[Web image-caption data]
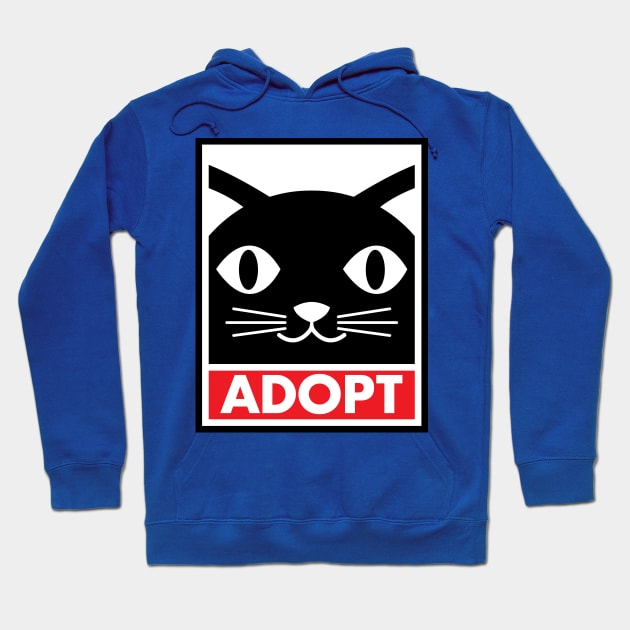 Adopt Don't Shop Cute Cat Pop Art Hoodie by Hashtagified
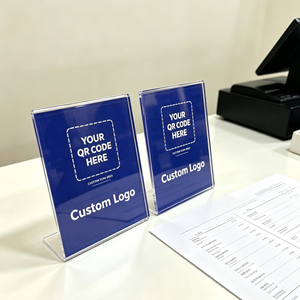 Support de Table en Acrylique Personnalisé avec Logo, Présentoir Transparent, Cadre pour Code QR, Porte-Menus de Bureau pour Restaurant et Promotion au Bureau - Product Image 5
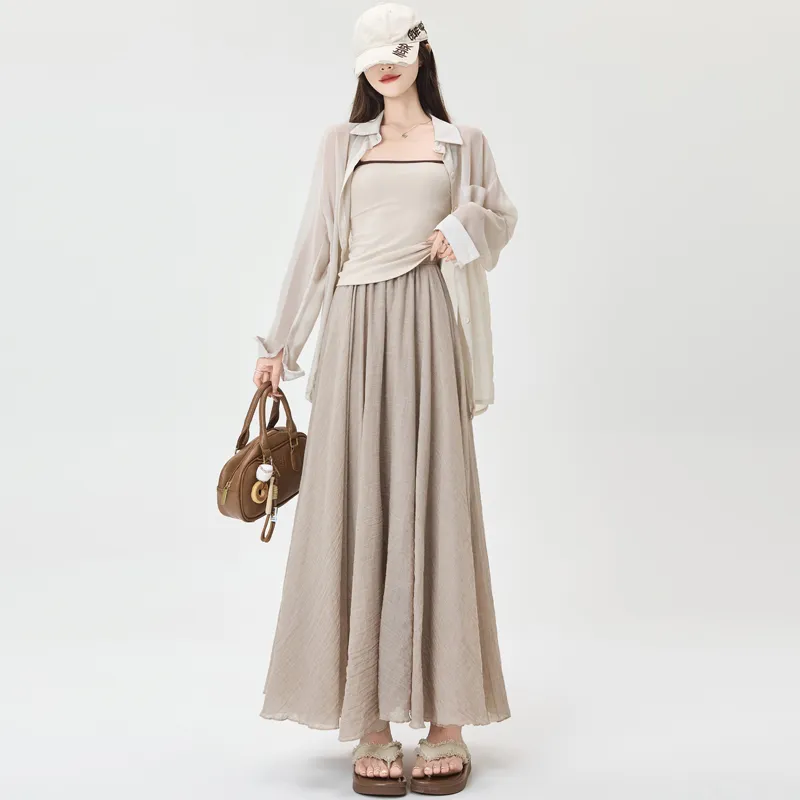 MADALLO Casual Long Skirt Women's-7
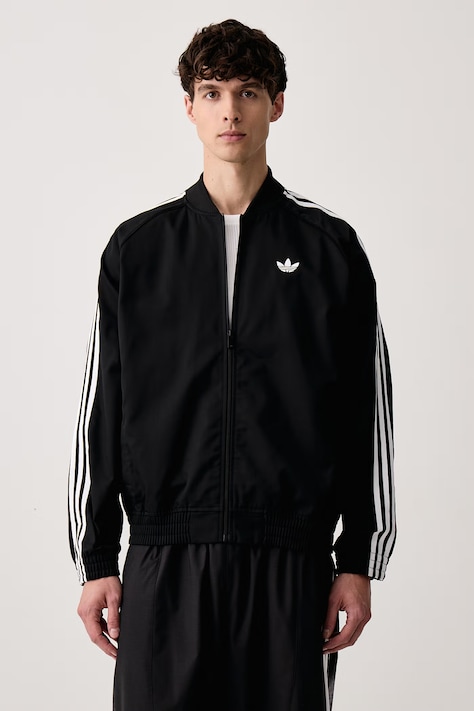 adidas Originals Bluza rozpinana męska SST Adicolor Classic Cotton Twill czarna KR1371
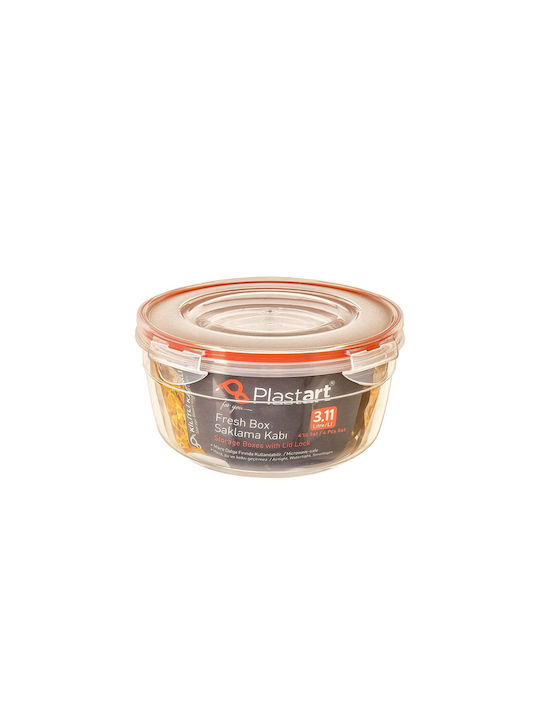 Plast Art Σετ Δοχεία Φαγητού Πλαστικά 4τμχ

» **Work to complete**: Transcribe each line of the data above word for word, leaving the pictures out of your answer.

» **Expected answer**:
 Adopt Don't Shop Cute Cat Pop Art Hoodie by Hashtagified
 Support de Table en Acrylique Personnalisé avec Logo, Présentoir Transparent, Cadre pour Code QR, Porte-Menus de Bureau pour Restaurant et Promotion au Bureau - Product Image 5
 MADALLO Casual Long Skirt Women's-7
 adidas Originals Bluza rozpinana męska SST Adicolor Classic Cotton Twill czarna KR1371
 Plast Art Σετ Δοχεία Φαγητού Πλαστικά 4τμχ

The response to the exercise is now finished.